The Brazilian peoples, however, consider the “time frame” to be illegitimate because it does not recognize that they inhabited those lands long before 1988. In fact, settlers have been violently expelling Indigenous peoples from their territories for decades.

Even though five judges recognized Indigenous peoples' historical rights, some differences persist between them on how to apply territorial rights, especially in the case of lands that settlers have legally occupied.

This occupation occurred because white settlers bought land from subnational governments, which sold them under the protection of many legal loopholes that existed on this issue before the 1988 Constitution.

To resolve the disagreements, Judge Alexandre de Moraes proposes that the white settlers abandon the Indigenous territories and be compensated by the Brazilian State.

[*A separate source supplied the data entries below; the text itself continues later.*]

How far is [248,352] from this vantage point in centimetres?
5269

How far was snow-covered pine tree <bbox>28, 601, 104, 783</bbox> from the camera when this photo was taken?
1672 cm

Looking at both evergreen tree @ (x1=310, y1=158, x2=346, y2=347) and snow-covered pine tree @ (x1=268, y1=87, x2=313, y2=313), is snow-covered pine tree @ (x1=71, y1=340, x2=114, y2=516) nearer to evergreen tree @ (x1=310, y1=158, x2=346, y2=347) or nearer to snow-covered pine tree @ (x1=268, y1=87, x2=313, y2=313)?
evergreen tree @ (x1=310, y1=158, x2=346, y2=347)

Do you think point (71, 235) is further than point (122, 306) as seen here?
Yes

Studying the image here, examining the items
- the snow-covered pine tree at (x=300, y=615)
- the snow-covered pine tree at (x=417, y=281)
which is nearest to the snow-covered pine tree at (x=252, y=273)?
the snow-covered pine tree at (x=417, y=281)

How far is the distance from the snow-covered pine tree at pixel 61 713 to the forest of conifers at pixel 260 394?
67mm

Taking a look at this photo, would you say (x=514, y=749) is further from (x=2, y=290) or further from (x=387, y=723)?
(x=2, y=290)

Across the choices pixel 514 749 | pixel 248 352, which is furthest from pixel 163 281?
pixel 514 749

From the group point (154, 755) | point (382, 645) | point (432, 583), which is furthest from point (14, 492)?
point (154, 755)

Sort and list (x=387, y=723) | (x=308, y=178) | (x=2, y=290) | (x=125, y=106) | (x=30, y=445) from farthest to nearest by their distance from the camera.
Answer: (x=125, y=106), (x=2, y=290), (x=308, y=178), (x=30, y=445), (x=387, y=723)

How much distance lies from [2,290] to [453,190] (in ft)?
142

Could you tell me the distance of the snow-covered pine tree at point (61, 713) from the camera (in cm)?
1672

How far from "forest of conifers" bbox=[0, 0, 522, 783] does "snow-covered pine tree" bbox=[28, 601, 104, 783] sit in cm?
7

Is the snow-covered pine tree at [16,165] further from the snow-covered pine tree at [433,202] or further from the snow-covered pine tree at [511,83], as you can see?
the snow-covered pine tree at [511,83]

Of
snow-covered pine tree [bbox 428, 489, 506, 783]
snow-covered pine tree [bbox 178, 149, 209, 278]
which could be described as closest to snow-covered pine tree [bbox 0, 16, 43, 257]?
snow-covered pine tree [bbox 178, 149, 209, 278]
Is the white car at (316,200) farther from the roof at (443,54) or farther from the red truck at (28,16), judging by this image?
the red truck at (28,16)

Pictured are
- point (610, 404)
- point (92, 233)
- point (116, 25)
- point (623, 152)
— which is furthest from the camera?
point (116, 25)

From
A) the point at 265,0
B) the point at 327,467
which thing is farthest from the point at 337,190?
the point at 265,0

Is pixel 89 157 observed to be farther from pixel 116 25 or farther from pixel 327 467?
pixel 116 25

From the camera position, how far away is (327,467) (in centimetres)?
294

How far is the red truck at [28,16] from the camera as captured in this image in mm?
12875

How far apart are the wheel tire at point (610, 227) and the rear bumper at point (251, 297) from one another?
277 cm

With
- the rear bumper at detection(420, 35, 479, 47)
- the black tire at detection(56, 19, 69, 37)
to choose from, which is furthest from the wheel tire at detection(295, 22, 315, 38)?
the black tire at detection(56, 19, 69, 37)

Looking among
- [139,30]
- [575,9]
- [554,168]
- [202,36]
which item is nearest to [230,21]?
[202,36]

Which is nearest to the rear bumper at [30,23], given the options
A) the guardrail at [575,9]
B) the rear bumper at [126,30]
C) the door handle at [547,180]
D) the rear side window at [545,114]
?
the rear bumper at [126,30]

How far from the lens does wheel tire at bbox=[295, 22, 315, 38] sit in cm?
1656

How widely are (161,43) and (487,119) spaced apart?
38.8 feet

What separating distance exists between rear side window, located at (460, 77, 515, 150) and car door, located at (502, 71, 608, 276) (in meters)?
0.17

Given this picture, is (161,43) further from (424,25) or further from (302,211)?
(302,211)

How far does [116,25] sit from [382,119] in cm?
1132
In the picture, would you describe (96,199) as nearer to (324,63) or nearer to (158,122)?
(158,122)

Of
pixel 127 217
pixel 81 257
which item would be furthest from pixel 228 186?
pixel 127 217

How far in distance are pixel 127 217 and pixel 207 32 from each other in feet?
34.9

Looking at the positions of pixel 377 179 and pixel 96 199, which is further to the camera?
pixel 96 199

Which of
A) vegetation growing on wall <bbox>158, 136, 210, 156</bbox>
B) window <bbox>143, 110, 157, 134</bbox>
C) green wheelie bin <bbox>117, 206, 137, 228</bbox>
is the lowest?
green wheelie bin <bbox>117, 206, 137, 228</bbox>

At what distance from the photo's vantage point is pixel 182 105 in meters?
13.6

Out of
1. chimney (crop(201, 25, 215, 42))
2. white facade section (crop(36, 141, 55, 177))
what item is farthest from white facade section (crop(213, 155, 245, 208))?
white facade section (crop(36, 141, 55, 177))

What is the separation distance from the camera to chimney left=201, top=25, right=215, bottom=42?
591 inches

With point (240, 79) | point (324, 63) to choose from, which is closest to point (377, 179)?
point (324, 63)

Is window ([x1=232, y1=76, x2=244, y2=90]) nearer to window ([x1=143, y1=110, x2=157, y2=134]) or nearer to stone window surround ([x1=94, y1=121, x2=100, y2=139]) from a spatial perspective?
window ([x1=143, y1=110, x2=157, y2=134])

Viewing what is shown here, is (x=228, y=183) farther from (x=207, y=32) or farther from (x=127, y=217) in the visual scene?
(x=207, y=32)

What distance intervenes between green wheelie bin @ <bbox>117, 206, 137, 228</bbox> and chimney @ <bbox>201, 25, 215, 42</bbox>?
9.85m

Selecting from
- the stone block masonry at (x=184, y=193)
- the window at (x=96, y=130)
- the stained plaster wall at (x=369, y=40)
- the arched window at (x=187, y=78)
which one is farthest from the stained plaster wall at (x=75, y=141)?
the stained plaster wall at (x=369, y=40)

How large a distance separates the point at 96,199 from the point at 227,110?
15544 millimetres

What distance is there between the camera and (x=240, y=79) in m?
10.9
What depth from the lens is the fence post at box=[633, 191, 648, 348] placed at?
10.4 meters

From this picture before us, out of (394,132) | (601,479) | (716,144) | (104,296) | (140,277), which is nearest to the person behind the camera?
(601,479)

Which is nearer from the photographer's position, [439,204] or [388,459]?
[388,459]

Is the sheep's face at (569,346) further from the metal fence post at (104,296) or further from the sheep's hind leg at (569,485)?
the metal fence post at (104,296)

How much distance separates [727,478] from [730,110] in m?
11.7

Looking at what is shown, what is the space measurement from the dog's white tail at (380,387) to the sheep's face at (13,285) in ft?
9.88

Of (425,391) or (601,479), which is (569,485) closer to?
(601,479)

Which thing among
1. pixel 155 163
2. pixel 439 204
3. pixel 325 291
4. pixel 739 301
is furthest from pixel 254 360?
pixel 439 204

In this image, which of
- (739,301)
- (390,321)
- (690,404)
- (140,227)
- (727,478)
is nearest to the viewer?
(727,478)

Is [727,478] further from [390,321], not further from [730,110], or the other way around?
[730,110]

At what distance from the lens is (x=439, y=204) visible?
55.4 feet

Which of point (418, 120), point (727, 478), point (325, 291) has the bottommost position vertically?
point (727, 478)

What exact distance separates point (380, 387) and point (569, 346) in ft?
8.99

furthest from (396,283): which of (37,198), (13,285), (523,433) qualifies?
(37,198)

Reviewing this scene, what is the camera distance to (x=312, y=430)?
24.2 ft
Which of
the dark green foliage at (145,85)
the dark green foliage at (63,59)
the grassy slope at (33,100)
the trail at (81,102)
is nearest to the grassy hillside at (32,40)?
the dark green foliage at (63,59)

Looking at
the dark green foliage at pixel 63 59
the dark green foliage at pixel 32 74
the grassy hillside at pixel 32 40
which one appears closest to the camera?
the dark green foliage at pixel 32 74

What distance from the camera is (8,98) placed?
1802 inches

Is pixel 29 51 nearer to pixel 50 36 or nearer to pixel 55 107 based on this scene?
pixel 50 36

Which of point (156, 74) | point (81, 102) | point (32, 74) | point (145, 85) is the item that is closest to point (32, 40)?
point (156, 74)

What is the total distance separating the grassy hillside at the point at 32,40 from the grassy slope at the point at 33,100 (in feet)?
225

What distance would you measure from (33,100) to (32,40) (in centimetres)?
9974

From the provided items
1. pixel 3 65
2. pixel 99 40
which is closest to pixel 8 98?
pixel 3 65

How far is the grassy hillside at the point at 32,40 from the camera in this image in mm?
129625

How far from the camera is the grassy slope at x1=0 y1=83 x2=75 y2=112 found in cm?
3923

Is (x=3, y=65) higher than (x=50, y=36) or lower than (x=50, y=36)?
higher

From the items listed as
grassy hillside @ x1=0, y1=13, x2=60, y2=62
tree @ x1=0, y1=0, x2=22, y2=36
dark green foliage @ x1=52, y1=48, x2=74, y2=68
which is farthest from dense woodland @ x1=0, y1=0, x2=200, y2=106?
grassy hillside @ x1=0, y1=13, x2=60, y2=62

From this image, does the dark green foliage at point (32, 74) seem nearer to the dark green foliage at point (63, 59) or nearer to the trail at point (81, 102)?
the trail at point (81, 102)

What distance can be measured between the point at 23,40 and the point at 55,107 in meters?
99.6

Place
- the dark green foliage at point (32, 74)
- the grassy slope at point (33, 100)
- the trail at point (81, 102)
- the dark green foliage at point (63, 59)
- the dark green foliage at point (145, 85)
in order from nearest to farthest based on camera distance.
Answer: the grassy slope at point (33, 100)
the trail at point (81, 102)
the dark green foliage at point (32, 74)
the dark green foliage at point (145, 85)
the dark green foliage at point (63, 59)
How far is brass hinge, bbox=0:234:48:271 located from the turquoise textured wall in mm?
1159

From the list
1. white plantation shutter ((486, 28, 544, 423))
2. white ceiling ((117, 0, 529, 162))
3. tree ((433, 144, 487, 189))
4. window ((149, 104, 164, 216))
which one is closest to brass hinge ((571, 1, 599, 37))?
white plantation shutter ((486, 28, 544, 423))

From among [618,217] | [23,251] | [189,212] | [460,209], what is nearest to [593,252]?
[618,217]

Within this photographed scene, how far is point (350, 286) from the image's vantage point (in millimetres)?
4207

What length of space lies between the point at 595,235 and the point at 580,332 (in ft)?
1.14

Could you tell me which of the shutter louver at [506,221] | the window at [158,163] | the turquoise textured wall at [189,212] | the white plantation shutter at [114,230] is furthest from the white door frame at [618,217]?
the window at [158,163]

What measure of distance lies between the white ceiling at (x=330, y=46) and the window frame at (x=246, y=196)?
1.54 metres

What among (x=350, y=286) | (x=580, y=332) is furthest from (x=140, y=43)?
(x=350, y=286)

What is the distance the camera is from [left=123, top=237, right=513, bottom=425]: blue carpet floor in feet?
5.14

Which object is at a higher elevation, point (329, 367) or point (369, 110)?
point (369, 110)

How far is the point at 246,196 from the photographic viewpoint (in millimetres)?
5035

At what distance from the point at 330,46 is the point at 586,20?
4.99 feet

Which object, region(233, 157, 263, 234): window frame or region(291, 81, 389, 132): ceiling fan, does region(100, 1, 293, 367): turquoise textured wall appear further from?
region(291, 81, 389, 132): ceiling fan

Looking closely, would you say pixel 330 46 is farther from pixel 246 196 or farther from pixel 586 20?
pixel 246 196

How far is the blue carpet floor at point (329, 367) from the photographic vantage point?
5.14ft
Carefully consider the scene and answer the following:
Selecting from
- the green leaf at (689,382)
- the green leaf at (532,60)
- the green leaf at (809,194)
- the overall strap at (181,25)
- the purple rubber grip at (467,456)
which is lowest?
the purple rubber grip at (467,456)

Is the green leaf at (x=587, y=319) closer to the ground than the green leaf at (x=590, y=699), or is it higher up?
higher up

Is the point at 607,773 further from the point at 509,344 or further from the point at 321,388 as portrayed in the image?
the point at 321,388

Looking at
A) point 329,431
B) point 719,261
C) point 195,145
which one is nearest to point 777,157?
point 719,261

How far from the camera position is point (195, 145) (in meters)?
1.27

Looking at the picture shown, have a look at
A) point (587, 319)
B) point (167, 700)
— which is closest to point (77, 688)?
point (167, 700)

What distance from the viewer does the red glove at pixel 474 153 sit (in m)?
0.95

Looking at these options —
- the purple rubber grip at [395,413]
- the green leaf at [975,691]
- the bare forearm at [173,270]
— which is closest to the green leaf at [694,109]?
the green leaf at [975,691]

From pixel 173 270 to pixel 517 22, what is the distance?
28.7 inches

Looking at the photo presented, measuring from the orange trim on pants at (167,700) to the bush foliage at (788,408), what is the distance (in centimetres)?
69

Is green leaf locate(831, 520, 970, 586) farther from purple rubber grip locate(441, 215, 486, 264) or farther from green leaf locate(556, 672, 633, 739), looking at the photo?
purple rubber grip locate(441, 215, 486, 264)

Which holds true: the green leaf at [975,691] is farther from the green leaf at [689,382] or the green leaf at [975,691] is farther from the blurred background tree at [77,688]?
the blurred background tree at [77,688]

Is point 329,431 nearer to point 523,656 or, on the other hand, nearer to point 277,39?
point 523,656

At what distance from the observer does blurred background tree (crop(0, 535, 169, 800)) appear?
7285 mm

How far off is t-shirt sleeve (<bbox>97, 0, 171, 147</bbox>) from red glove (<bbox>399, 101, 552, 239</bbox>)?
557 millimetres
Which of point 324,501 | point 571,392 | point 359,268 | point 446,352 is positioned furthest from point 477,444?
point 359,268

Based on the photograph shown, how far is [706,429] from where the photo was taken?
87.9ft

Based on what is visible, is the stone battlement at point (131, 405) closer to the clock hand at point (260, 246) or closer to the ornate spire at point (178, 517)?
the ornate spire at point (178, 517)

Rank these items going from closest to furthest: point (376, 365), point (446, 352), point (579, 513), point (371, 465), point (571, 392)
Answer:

This policy, however, would not apply to those settlers who occupied land through violence since they would be evicted without any compensation.

Alternatively, De Moraes also proposes that Indigenous peoples be compensated with the concession of territories of equivalent extensions.

While the discussion continues in the Supreme Court, a Senate committee is discussing a bill that seeks to recognize the "time frame", which is what right-wing politicians and agricultural businessmen vehemently desire.

These groups try to prevent the Brazilian State from recognizing at least 200 areas as Indigenous territories, especially in the Amazon basin where their mining and other illegal extractive activities take place.